**SOURCE EXCERPT**
§
Zulip Chat Archive

Stream: Is there code for X?

Topic: Selecting element from finite type


Jure Taslak (Slovenia) (Sep 16 2021 at 15:06):

Let's say I have a finite type α. Is there a way to extract/select an element x : α?
I want to prove a lemma of the sort "Either p x holds, or we remove x from α and recursively try the procedure again. Because α is finite, the procedure must halt"

Johan Commelin (Sep 16 2021 at 15:07):

@Jure Taslak (Slovenia) Do you know the type is nonempty?

Jure Taslak (Slovenia) (Sep 16 2021 at 15:14):

I know that the following holds: ∃ x, p x but I need a way to extract such an x

Filippo A. E. Nuccio (Sep 16 2021 at 15:15):

Have you had a look at https://leanprover-community.github.io/mathlib_docs/init/classical.html#classical.some ?

Eric Wieser (Sep 16 2021 at 15:15):

docs#fintype.choose if you know there is a unique element satisfying p

Filippo A. E. Nuccio (Sep 16 2021 at 15:16):

Oh, it was finite!
§
**WHAT THIS EXERCISE ASKS**
- A) Translate the sentence "Do you know the type is nonempty?" from the chat thread on selecting an element from a finite type into Spanish.
- B) Carry on the chat thread about selecting an element from a finite type, starting after its last message.
§
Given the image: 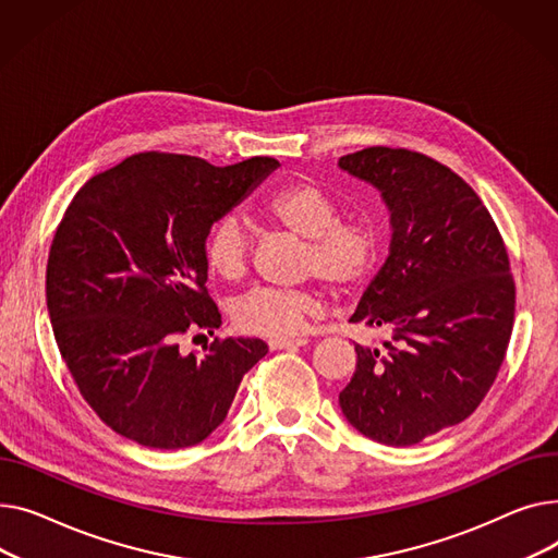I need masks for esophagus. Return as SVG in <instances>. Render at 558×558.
<instances>
[{
    "label": "esophagus",
    "instance_id": "1",
    "mask_svg": "<svg viewBox=\"0 0 558 558\" xmlns=\"http://www.w3.org/2000/svg\"><path fill=\"white\" fill-rule=\"evenodd\" d=\"M308 340L304 338H283V340H270L268 347L272 351H281V349H298V347H304Z\"/></svg>",
    "mask_w": 558,
    "mask_h": 558
}]
</instances>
§
**ANSWERS BELOW**
- A) ¿Sabes que el tipo es no vacío?

- B)
Filippo A. E. Nuccio (Sep 16 2021 at 15:16):

@Jure Taslak (Slovenia) docs#classical.some helps in case of general types.

Jure Taslak (Slovenia) (Sep 16 2021 at 15:17):

Aha this choose should do it, thank you.
Edit: aha, the issue is I don't know (and it might not be true) that the x is unique.

Eric Wieser (Sep 16 2021 at 15:17):

Jure Taslak (Slovenia) said:

Let's say I have a finite type α. Is there a way to extract/select an element x : α?
I want to prove a lemma of the sort "Either p x holds, or we remove x from α and recursively try the procedure again. Because α is finite, the procedure must halt"

It sounds like you're in a proof, so you don't need classical at all, and can just use rcases h where h : ∃ x, p x

Jure Taslak (Slovenia) (Sep 16 2021 at 15:17):

Yes, I was working with finite types in particular.

Jure Taslak (Slovenia) (Sep 16 2021 at 15:19):

The problem is, I only have the exsistential quantifier and the rcases tactic gives me the error: "induction tactic failed, recursor 'Exists.dcases_on' can only eliminate into Prop"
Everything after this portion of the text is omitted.